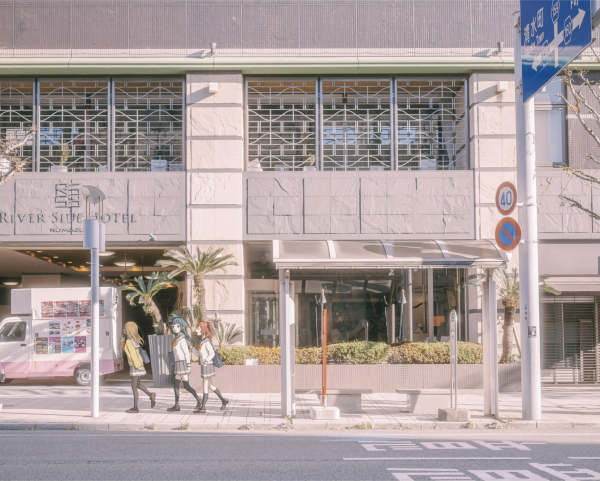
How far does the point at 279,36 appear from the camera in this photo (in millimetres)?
18109

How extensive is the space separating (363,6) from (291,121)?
11.5 feet

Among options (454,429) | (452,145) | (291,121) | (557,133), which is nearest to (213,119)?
(291,121)

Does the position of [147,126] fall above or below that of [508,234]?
above

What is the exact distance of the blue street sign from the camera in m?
9.92

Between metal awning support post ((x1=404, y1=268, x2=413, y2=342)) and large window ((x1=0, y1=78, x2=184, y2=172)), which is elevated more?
large window ((x1=0, y1=78, x2=184, y2=172))

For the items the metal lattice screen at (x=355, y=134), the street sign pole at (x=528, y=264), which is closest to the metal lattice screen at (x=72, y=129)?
the metal lattice screen at (x=355, y=134)

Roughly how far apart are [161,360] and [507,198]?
9078mm

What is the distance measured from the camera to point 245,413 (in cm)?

------------------------------------------------------------

### GIVEN TASK
Write out every line of the records above as a numbered list, skipping blank lines and leaving out the pictures.

### WRITTEN ANSWER
1. How far does the point at 279,36 appear from the camera in this photo (in millimetres)?
2. 18109
3. How extensive is the space separating (363,6) from (291,121)?
4. 11.5 feet
5. Among options (454,429) | (452,145) | (291,121) | (557,133), which is nearest to (213,119)?
6. (291,121)
7. Does the position of [147,126] fall above or below that of [508,234]?
8. above
9. What is the exact distance of the blue street sign from the camera in m?
10. 9.92
11. Between metal awning support post ((x1=404, y1=268, x2=413, y2=342)) and large window ((x1=0, y1=78, x2=184, y2=172)), which is elevated more?
12. large window ((x1=0, y1=78, x2=184, y2=172))
13. For the items the metal lattice screen at (x=355, y=134), the street sign pole at (x=528, y=264), which is closest to the metal lattice screen at (x=72, y=129)?
14. the metal lattice screen at (x=355, y=134)
15. Roughly how far apart are [161,360] and [507,198]?
16. 9078mm
17. What is the distance measured from the camera to point 245,413 (in cm)?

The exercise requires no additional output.